Structural Comparison of Diplonemid Communities around the Izu Peninsula, Japan.

Diplonemea (diplonemids) is one of the most abundant and species-rich protist groups in marine environments; however, their community structures among local and seasonal samples have not yet been compared. In the present study, we analyzed four diplonemid community structures around the Izu Peninsula, Japan using barcode sequences amplified from environmental DNA. These sequences and the results of statistical analyses indicated that communities at the same site were more similar to each other than those in the same season. Environmental variables were also measured, and their influence on diplonemid community structures was examined. Salinity, electrical conductivity, and temperature, and their correlated variables, appeared to influence the structures of diplonemid communities, which was consistent with previous findings; however, since the results obtained did not reach statistical significance, further studies are required. A comparison of each diplonemid community indicated that some lineages were unique to specific samples, while others were consistently detected in all samples. Members of the latter type are cosmopolitan candidates and may be better adapted to the environments of the studied area. Future studies that focus on the more adaptive members will provide a more detailed understanding of the mechanisms by which diplonemids are widely distributed in marine environments and will facilitate their utilization as indicator organisms to monitor environmental changes.

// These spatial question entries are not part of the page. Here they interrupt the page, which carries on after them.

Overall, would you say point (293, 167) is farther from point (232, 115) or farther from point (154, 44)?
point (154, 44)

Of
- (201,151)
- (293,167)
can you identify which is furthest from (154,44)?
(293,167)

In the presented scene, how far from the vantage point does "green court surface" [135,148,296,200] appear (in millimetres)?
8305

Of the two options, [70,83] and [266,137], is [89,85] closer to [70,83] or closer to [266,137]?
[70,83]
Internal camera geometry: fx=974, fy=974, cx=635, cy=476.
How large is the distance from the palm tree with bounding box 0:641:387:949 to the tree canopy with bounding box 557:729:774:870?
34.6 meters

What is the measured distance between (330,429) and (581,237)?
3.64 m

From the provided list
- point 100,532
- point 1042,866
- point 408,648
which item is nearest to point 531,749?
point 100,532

The protist community structures of various samples have been analyzed (e.g., Brisbin ; Iniesto ), and differences among these samples were successfully characterized. A comparison of the bulk structure of an entire protist community is important for understanding structural differences at the large-scale level. However, major eukaryotic supergroups or higher protist taxa (e.g., phylum or class) contain a wide range of members and their ecological functions are highly diverse; even within a single protist taxon, some members are photosynthetic algae and others are phagotrophic predators of bacteria. Difficulties are associated with distinguishing these functional differences based on limited molecular sequence information because members with diverse ecological functions are closely related in the phylogenetic trees of some protist groups (e.g., stramenopiles and Alveolata). Furthermore, many uncultivated lineages have not yet been identified, and a clear understanding of their physiological characterization is required to comprehensively characterize the protist community (Keeling and del Campo, 2017). Although recent studies targeted broad eukaryotic lineages, a careful comparison of the community structure of a certain protist group, the members of which have similar ecological functions, may provide insights into the detection of structural differences at a finer scale.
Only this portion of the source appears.